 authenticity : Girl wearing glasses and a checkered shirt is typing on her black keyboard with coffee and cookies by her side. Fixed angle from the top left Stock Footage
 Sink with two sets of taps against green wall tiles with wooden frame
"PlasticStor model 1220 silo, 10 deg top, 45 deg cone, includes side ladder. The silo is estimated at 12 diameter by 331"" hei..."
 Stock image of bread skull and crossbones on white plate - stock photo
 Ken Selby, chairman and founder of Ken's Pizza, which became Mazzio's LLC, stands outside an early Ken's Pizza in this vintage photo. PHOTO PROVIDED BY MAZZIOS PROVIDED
---
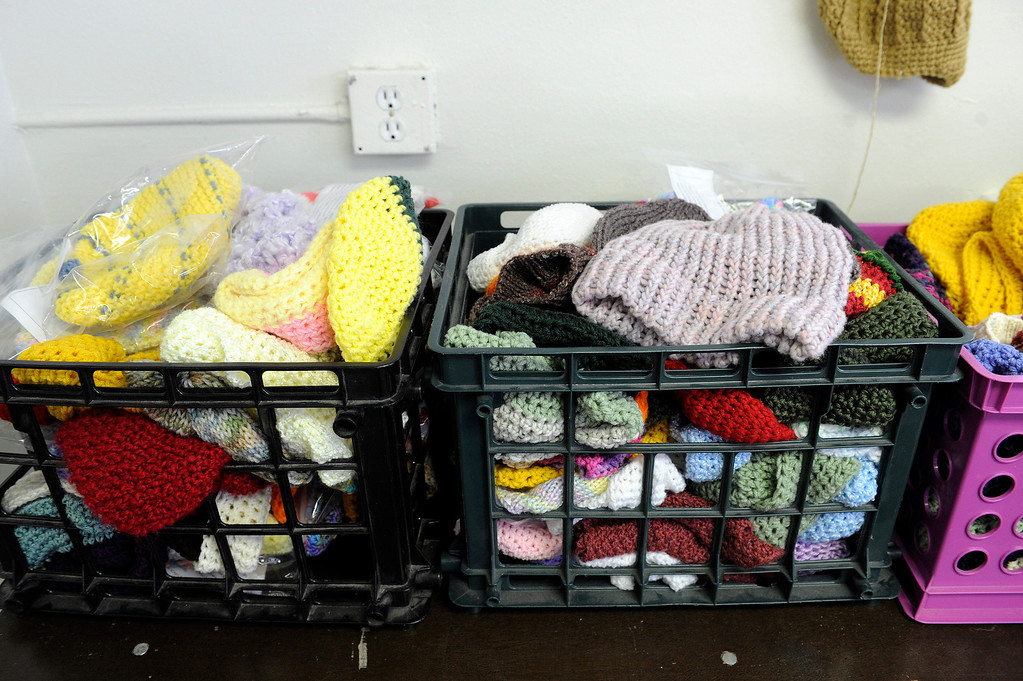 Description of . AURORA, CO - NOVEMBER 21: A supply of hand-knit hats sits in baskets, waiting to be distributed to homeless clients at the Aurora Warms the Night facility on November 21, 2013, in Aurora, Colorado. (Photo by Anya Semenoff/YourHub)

◆ Requirement
There is a run of lines above from the one with "Stock image of" to the one with "Ken Selby, chairman"; print exactly that run, both ends included, and nothing else.

◆ Exercise response
 Stock image of bread skull and crossbones on white plate - stock photo
 Ken Selby, chairman and founder of Ken's Pizza, which became Mazzio's LLC, stands outside an early Ken's Pizza in this vintage photo. PHOTO PROVIDED BY MAZZIOS PROVIDED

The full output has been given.